Gegen die multilaterale Zusammenarbeit wird auf vielen Ebenen Widerstand geleistet, so Michael Spence. «Wenn es uns nicht gelingt, einen CO2-Preis einzuführen, können wir die Probleme aus zwei Gründen nicht lösen. Erstens schaffen wir einen Anreiz für die übermässige Nutzung fossiler Brennstoffe, die zur Emission von Kohlendioxid führt, und zweitens unterliegen die neuen, sauberen Technologien im Wettbewerb, weil die aus fossilen Brennstoffen gewonnene Energie nicht angemessen bepreist wird, also in diesem Fall zu wenig kostet.»
Ein weiteres Problem ist das Misstrauen, das zwischen den Ländern herrscht, argumentiert Tirole.
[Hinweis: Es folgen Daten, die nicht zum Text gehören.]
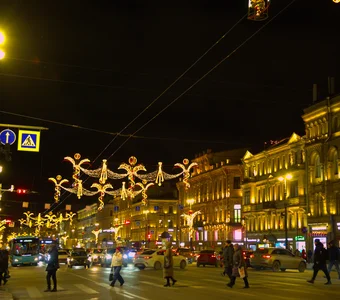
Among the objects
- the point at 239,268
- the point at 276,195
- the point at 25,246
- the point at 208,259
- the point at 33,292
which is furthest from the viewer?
the point at 276,195

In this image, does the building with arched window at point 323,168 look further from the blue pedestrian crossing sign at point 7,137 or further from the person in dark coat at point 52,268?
the person in dark coat at point 52,268

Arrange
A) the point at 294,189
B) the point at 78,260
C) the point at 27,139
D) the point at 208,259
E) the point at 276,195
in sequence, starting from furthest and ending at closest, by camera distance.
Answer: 1. the point at 276,195
2. the point at 294,189
3. the point at 208,259
4. the point at 78,260
5. the point at 27,139

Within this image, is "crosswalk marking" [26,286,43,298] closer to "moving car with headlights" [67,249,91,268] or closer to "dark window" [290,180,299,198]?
"moving car with headlights" [67,249,91,268]

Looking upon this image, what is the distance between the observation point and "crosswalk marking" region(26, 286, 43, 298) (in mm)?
19966

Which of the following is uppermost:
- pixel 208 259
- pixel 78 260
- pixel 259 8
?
pixel 259 8

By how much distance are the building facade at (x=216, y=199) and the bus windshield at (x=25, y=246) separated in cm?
2895

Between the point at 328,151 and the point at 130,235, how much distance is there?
3130 inches

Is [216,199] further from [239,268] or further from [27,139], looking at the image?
[239,268]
Es gehe immer in erster Linie um das eigene Land. Auch wenn viele Staats- und Regierungschefs auf der Weltbühne verkünden, sie würden sich um die langfristigen Folgen der Erderwärmung sorgen, argumentiert Tirole, dass die aktuellen populistischen Entwicklungen viele dieser Länder eher auf einen Kurs geführt haben, der von dieser Steuer wegführt. «Wenn die grössten Länder der Welt ausserhalb von Europa von Populisten regiert werden, die keine CO2-Steuer wollen, wird es sehr schwierig, eine internationale Koalition zu bilden.»
Ohne geopolitischen Wandel ist kein Wandel möglich. Bengt Holmström nennt dies das «Trittbrettfahrerproblem». Im Hinblick auf eine globale CO2-Steuer bedeutet dies, dass ein Land zwar an einer saubereren Umwelt interessiert ist, aber nicht all seine Trümpfe (und Verpflichtungen) zuerst auf den Tisch legen will. So wie auch niemand derjenige in einer Arbeitsgruppe sein möchte, an dem die ganze Arbeit hängenbleibt.
Letztendlich spiele dies aber gar keine Rolle, so Tirole. «Ob ich jetzt eine Tonne CO2 ausstosse oder jemand in Indonesien ist genau das gleiche.» Der Schaden für die Umwelt ist derselbe, unabhängig davon, wo das CO2 produziert wird.
Keiner von uns sagt, dass eine CO2-Steuer die ultimative Lösung für das komplexe Problem der globalen Erwärmung ist, so der Wirtschaftswissenschaftler Michael Spence. «Ich glaube nicht, dass irgendjemand denkt, dass wir das Problem ganz einfach lösen können, indem wir einfach einen Preis draufsetzen, oder? Es müssen sich sehr viele Werte verändern, viele Verhaltensänderungen auf der mikroökonomischen Ebene sind notwendig.»
Paul Romer stimmt seinem Nobelpreiskollegen zu und argumentiert, dass der Kern des Problems in der mangelnden Bereitschaft der Menschen liegt, aktive Schritte zu seiner Lösung zu unternehmen. «Wir müssen also eigentlich nur Anreize schaffen, um das Problem zu lösen», sagt er. Letztendlich ist die Einführung einer CO2-Steuer nur ein wichtiger Baustein in der Gesamtlösung. Man kann die CO2-Steuer einführen und Energie verteilen und Alternativen mit Anreizen versehen. Die Bepreisung von Kohlendioxid findet nicht in einem Vakuum statt.